## What is expected
Search the listing below for the line containing "川崎素敵な奥様求人画像". From there through the line containing "دادگاه فدرال منطقه جنوب نیویورک", transcribe every line exactly, both ends included.

## Supplied material
Segment Open

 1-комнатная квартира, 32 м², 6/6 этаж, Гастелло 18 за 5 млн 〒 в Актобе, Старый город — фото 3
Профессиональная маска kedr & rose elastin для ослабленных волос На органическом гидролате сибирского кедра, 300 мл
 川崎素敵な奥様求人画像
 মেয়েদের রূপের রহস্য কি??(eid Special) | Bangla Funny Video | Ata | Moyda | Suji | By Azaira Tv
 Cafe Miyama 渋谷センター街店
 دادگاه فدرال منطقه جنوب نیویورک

Segment Closed
Segment Open

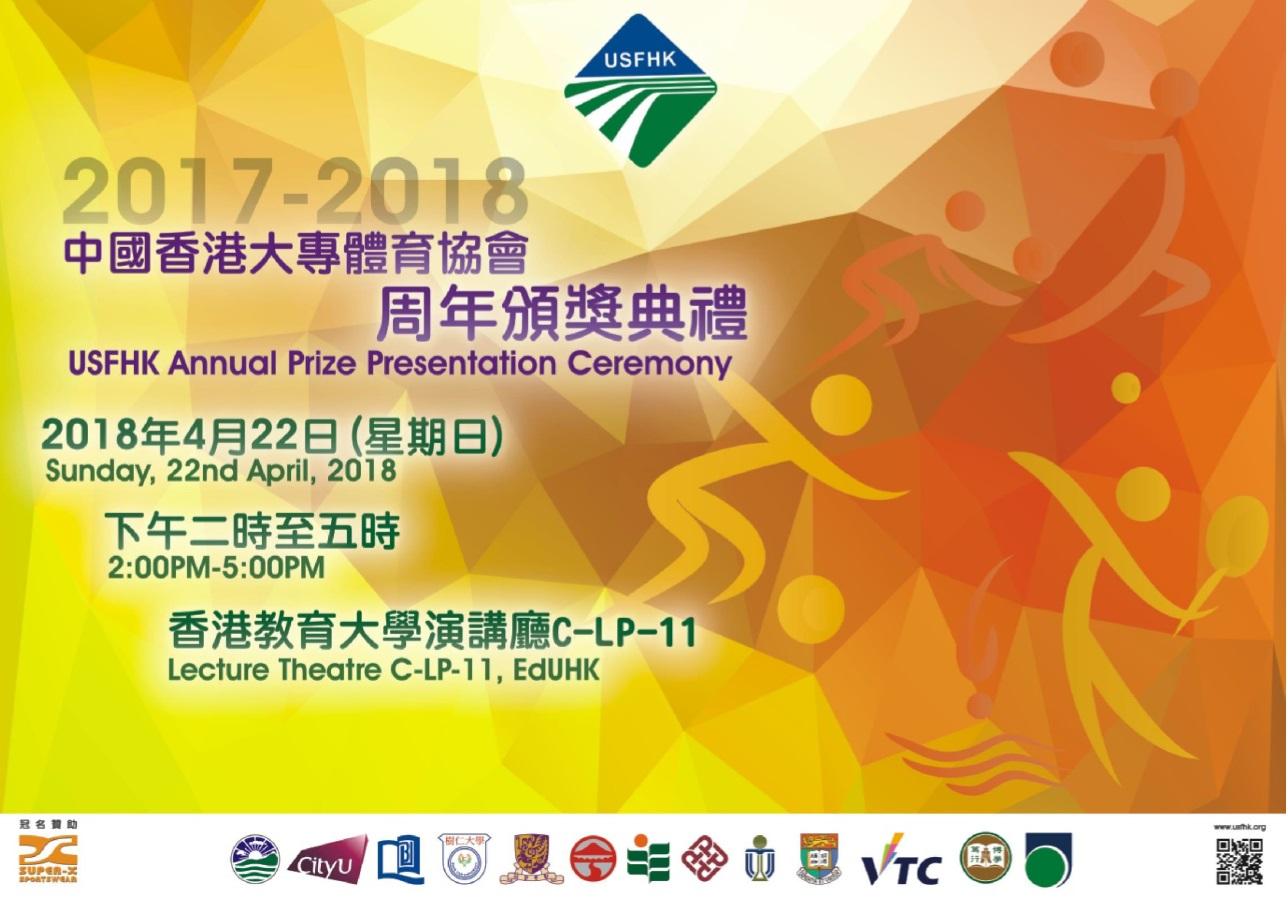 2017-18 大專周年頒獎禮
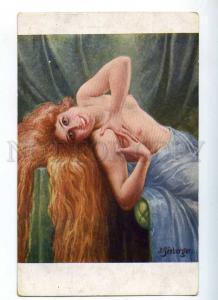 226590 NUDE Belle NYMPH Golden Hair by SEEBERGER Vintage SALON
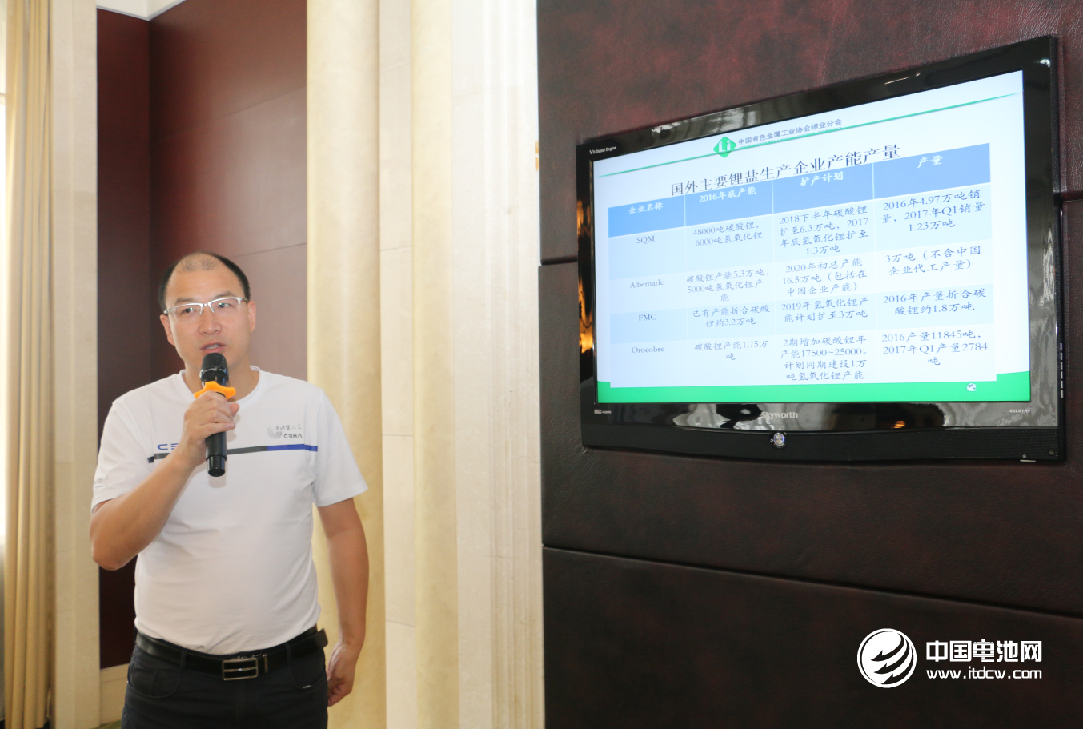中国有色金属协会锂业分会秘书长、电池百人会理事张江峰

Segment Closed

## Output
 川崎素敵な奥様求人画像
 মেয়েদের রূপের রহস্য কি??(eid Special) | Bangla Funny Video | Ata | Moyda | Suji | By Azaira Tv
 Cafe Miyama 渋谷センター街店
 دادگاه فدرال منطقه جنوب نیویورک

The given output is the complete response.